Peter Grünwald heads the machine learning group at CWI in Amsterdam, the Netherlands. He is also full professor of Statistical Learning at the mathematical institute of Leiden University. He is currently President of the Association for Computational Learning, the organization running COLT, the world’s prime annual conference on machine learning theory. He was co-program chair of COLT in 2015 and also chaired UAI – another top ML conference – in 2010/2011. Apart from publishing at ML venues like NIPS, COLT and UAI, he also regularly contributes to top statistics journals such as the Annals of Statistics. He is the author of the book The Minimum Description Length Principle, (MIT Press, 2007), which has become the standard reference for the MDL approach to learning from data. In 2010 he was co-awarded the Van Dantzig prize, the highest Dutch award in statistics and operations research. He received NWO VIDI (2005), VICI (2010) and TOP-1 (2016) grants.
His research currently focuses on Safety and Luckiness. The basic idea is to make sure that inference from data is done in – indeed – a safer way! Most recent publications/preprints in this direction:
- (safety) P.D. Grünwald and R. de Heide and W. Koolen. Safe Testing. arXiv preprint https://arxiv.org/abs/1906.07801, 2019. A paper that proposes (no less than) a new approach to hypothesis testing, unifying and extending both Bayes factor and frequentist account – the p-value gets replaced by an S-value…
- (safety) P.D. Grünwald and T. van Ommen. Inconsistency of Bayesian Inference for Misspecified Linear Models, and a Proposal for Repairing It . Bayesian Analysis, 2017, pp. 1069-1103.

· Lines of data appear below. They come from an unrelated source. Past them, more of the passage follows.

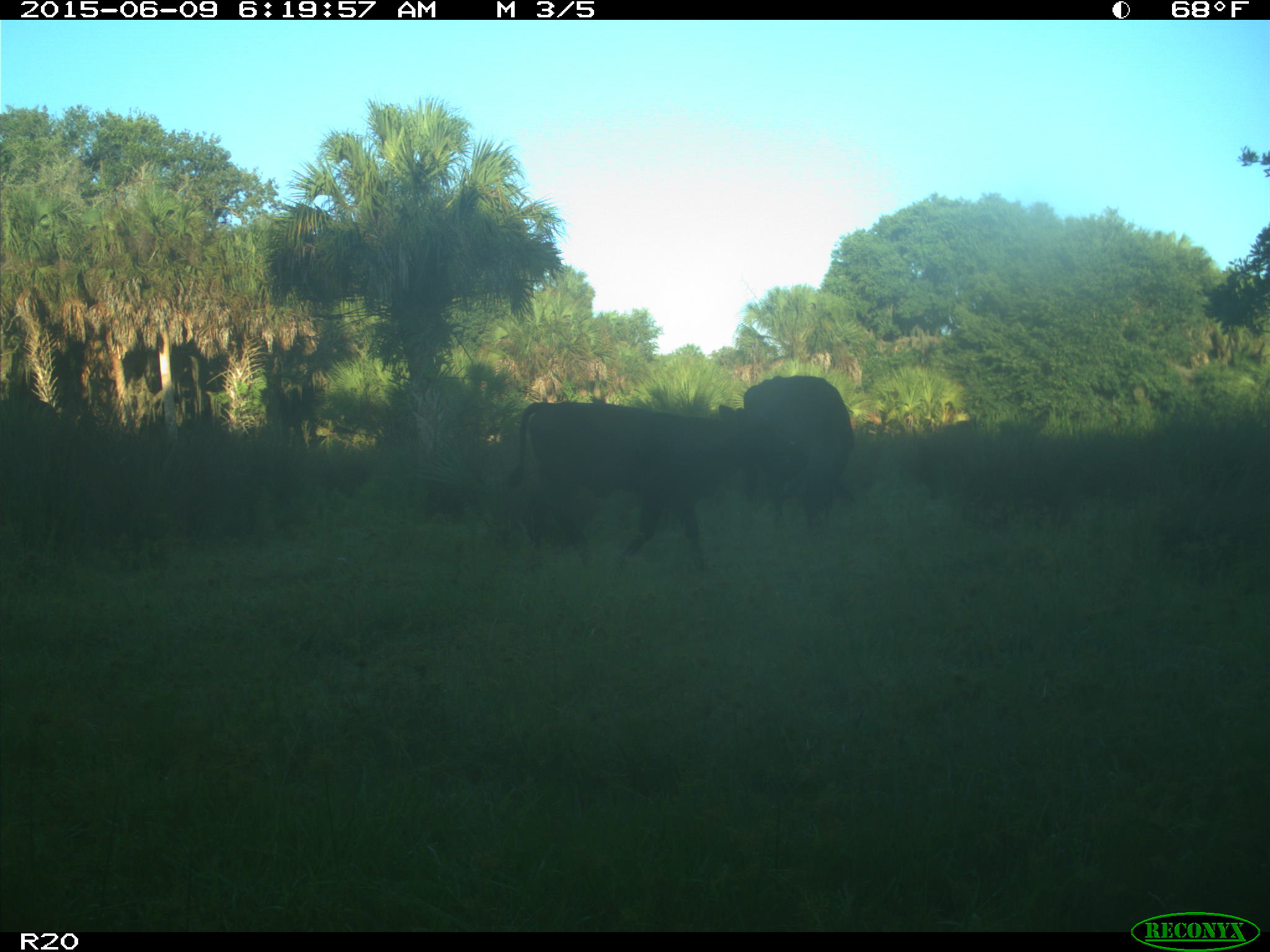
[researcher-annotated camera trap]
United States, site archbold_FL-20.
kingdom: Animalia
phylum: Chordata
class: Mammalia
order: Artiodactyla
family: Bovidae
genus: Bos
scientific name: Bos taurus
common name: domestic cow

- (safety) P.D. Grünwald. Safe Probability. Journal of Statistical Planning and Inference 195, 2018, pp. 47-63. See also http://arxiv.org/abs/1604.01785.
- (luckiness) P.D. Grünwald and N. Mehta, Proceedings ALT (Algorithmic Learning Theory) 2019. A Tight Excess Risk Bound via a Unified PAC-Bayesian-Rademacher-Shtarkov-MDL Complexity.
- (luckiness) P.D. Grünwald and N. Mehta, 2017b (arXiv preprint). Fast Rates for General Unbounded Loss Functions: from ERM to Generalized Bayes.